*Fragmento del documento*.
Los ministros de economía francés y alemán han formalizado un acuerdo para dar forma a una industria europea para el suministro de baterías para coches eléctricos. Los términos de esta alianza se reflejan en una hoja de ruta dirigida a desarrollar en Europa las tecnologías actuales y futuras que le permitan competir en el mercado con los grandes fabricantes asiáticos que lo dominan en la actualidad.

El convenio fue presentado por el ministro de Economía francés, Bruno Le Maire y su homólogo alemán, Peter Altmaier. El primer paso que se refleja en la estrategia definida por ambos gobiernos es el establecimiento de una lista de consorcios que debería estar definida a finales del primer trimestre de 2019, para ser enviada a la Comisión Europea y acceder al Foro Estratégico para Proyectos Importantes de Interés Común Europeo (IPCEI).

Francia aún no ha anunciado el presupuesto que dedicará a este sector en los próximos años. Mientras, el gobierno alemán ya ha aprobado la inversión de 1.000 millones de euros hasta 2022 para la investigación y desarrollo de celdas de baterías por parte de sus empresas. Los consorcios que serán enviados a la Comisión Europea son los formados por la francesa Saft, la alemana Siemens y la belga Solvay y las alemanas BASF, Varta y la filial del fabricante alemán Ford-Werke.

*Tarea a realizar*.
Según el texto sobre el acuerdo franco-alemán de baterías, ¿cuánto dinero ha aprobado invertir el gobierno alemán y hasta qué año?

*Material de consulta*.

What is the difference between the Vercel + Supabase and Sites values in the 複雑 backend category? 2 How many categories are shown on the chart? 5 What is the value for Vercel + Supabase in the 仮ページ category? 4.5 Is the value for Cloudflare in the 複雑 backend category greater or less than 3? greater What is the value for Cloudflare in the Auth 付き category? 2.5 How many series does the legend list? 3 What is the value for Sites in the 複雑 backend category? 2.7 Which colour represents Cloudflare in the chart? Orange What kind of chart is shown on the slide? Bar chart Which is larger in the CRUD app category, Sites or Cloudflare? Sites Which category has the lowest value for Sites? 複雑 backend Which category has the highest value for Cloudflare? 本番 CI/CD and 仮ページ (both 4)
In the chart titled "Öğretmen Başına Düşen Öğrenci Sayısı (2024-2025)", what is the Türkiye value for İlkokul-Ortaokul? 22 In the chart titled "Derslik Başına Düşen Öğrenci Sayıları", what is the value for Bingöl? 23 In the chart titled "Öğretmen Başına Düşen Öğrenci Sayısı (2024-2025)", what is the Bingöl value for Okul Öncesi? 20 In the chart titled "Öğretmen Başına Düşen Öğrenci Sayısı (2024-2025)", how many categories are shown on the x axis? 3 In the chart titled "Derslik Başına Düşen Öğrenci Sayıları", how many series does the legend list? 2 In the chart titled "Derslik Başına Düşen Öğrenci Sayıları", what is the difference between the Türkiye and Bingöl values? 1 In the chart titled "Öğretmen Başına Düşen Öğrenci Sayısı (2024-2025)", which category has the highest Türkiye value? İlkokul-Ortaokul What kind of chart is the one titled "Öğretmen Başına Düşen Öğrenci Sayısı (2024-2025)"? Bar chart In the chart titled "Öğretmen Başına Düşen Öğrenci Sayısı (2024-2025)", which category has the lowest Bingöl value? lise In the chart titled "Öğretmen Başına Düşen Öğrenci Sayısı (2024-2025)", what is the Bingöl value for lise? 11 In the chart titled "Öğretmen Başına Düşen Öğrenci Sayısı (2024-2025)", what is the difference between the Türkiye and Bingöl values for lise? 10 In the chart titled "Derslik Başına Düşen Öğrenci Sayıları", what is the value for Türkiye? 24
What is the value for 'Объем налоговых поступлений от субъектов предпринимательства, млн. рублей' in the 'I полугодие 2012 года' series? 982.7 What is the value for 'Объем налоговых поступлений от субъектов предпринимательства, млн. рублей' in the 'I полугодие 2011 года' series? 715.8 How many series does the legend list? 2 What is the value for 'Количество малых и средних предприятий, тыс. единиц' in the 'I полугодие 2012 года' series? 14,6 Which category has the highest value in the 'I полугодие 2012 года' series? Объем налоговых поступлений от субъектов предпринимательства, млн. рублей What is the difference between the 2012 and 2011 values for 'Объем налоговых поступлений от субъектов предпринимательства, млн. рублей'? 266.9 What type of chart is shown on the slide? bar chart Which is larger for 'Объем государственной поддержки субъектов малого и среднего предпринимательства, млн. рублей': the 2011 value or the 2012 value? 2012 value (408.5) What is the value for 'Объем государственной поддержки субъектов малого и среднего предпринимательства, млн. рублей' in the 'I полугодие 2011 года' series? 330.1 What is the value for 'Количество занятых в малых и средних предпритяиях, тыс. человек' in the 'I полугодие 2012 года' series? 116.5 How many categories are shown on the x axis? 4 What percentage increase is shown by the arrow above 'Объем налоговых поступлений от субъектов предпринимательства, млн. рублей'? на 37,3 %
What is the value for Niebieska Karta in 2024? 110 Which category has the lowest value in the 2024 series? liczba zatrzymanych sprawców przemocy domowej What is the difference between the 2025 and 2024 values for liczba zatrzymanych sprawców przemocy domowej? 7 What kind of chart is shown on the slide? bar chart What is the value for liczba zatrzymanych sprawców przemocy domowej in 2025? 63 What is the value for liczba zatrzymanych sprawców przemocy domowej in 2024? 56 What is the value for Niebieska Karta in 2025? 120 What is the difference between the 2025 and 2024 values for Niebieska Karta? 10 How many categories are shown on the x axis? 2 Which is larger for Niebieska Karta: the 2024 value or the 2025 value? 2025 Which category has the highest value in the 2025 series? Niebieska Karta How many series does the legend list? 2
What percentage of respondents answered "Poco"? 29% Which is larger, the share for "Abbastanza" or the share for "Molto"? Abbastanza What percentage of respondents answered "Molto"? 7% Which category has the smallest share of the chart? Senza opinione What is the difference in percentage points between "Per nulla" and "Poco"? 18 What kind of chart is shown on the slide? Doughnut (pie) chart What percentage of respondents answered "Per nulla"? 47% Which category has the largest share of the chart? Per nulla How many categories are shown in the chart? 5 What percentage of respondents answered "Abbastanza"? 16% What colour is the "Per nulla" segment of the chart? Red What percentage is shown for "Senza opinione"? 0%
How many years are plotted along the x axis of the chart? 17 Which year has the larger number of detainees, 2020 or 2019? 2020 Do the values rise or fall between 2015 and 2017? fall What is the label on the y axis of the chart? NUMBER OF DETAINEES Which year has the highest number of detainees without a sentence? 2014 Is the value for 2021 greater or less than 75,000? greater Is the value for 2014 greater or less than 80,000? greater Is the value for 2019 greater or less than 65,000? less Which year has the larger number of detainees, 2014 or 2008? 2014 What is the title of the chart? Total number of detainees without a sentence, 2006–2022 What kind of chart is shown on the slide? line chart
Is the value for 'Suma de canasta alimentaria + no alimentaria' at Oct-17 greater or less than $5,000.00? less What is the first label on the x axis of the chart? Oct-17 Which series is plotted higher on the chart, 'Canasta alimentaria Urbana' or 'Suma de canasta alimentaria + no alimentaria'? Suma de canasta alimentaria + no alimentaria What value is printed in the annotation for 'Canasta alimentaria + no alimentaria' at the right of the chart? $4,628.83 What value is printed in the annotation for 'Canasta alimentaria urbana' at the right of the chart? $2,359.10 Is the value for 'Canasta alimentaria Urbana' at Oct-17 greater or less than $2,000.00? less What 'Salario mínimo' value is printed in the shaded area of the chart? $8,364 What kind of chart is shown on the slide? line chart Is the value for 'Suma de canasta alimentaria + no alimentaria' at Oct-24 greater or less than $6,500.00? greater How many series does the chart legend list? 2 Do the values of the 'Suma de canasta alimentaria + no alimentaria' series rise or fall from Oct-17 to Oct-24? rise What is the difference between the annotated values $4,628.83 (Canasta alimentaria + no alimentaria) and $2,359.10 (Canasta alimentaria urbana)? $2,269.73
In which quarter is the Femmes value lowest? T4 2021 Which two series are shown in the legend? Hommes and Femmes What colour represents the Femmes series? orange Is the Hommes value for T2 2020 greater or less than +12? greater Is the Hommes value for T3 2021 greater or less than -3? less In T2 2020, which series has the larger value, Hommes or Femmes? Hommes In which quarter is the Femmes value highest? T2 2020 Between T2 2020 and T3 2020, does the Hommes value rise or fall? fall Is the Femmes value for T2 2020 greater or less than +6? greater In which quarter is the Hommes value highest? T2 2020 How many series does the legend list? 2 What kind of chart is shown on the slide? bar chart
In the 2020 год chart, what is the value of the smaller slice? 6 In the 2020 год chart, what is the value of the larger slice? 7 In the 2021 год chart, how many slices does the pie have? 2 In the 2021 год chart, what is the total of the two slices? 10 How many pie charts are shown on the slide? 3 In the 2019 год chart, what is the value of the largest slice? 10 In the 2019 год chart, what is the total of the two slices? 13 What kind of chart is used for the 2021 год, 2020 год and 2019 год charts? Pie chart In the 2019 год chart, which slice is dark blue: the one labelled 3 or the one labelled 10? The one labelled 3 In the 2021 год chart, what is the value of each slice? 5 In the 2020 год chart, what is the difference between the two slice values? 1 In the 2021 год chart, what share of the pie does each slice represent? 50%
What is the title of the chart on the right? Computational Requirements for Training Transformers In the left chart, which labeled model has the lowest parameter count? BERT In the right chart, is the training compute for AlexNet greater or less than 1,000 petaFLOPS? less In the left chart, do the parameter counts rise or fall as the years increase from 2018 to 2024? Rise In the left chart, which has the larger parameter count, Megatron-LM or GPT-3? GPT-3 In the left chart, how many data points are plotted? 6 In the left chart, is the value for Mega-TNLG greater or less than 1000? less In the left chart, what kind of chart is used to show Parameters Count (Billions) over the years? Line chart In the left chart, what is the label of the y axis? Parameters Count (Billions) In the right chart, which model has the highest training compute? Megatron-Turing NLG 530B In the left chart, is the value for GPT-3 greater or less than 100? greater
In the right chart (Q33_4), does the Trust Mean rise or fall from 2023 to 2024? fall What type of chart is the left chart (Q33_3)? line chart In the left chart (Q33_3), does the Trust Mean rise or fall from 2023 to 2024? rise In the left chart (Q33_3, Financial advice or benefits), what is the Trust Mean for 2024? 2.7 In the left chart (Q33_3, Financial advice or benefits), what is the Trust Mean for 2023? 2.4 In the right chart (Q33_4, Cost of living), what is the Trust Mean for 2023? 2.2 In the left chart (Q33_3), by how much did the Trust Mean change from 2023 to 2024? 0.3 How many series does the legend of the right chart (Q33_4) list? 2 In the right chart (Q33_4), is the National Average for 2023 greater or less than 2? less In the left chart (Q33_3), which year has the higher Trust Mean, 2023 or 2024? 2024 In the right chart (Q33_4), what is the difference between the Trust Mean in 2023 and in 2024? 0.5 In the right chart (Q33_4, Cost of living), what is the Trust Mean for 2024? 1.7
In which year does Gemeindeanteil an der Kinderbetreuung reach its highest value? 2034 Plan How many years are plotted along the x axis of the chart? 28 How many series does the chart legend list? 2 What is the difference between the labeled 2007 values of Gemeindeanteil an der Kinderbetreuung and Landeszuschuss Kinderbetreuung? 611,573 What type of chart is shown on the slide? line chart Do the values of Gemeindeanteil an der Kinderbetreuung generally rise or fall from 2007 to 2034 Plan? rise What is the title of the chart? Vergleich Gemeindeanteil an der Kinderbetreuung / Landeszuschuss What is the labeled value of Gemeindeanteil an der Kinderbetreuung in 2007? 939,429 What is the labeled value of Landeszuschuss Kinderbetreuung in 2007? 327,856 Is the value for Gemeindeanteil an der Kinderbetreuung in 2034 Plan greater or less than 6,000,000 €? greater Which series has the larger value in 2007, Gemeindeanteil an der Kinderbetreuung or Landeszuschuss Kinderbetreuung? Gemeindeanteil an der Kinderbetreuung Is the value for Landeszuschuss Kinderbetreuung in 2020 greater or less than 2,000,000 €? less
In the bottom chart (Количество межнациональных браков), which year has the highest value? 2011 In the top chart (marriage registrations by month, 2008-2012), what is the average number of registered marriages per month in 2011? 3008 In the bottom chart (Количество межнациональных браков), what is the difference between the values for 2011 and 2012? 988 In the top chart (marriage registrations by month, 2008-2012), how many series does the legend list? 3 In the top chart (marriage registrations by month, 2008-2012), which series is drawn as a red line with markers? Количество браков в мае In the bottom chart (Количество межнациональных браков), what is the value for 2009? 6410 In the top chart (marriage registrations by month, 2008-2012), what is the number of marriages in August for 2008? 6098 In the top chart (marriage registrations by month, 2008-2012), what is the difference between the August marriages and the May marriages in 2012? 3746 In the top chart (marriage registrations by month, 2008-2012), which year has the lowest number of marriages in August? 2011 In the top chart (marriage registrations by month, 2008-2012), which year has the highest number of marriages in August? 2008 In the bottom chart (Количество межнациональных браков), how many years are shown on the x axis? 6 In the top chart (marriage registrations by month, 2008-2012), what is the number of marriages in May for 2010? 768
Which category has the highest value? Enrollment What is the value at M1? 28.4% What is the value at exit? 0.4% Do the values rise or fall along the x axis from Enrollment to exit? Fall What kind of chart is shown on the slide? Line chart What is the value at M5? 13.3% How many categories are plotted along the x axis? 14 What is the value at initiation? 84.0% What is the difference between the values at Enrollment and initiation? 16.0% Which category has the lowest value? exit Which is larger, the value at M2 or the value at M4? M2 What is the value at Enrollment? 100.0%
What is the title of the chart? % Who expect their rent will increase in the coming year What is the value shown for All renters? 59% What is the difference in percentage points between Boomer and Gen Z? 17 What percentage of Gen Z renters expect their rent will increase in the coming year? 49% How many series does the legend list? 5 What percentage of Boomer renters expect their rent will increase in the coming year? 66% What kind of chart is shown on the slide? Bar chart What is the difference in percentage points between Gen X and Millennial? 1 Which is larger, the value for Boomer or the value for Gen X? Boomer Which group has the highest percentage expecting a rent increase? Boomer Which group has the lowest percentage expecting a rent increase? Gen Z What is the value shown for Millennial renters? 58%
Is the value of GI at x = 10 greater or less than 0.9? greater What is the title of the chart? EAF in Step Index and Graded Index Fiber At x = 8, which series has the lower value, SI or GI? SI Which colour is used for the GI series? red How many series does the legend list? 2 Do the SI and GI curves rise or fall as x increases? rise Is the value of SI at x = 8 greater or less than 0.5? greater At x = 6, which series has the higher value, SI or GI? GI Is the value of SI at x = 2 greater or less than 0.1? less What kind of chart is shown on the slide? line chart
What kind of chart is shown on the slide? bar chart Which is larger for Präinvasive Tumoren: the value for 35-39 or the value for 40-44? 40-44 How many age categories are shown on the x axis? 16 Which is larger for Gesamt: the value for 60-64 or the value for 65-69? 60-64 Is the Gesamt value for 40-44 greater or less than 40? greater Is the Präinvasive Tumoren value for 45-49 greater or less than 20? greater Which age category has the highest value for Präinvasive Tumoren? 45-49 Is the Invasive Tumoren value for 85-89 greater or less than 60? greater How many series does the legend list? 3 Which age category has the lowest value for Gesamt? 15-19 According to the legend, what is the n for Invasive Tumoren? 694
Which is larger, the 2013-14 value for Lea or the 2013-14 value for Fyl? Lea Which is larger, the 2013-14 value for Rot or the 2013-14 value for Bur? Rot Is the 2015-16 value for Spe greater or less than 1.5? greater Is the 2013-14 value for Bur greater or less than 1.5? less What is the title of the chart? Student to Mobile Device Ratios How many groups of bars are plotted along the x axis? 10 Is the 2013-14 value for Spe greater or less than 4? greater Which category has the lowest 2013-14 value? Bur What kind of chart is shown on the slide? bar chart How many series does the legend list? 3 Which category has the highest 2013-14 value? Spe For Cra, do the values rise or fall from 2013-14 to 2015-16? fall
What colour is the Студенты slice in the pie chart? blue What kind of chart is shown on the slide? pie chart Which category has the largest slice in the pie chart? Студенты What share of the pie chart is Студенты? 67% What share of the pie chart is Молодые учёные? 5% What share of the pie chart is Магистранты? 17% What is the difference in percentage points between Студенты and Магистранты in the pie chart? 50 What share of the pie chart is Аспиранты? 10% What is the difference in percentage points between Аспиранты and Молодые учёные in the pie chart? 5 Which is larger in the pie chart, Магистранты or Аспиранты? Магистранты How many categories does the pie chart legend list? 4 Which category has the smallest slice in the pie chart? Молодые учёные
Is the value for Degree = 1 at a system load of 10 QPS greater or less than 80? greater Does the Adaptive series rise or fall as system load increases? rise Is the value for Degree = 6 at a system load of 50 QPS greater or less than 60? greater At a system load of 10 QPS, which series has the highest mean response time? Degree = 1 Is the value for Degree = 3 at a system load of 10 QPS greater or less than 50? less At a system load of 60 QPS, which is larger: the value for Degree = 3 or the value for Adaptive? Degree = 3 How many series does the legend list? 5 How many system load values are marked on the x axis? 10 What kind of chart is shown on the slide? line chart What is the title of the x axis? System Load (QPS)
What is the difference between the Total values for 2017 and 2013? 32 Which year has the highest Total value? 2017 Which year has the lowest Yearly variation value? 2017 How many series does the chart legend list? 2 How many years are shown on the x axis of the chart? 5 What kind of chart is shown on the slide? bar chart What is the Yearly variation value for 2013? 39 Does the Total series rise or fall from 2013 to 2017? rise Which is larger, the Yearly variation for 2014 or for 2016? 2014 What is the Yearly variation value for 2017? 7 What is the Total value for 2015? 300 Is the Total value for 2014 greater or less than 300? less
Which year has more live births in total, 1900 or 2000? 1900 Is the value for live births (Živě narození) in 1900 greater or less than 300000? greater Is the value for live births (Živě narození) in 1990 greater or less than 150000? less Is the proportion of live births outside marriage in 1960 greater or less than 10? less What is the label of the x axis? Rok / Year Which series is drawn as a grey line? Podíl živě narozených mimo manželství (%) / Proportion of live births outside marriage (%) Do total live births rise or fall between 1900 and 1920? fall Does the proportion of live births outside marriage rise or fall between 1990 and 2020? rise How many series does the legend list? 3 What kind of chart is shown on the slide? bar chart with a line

*Resultado de la tarea*.
1.000 millones de euros hasta 2022.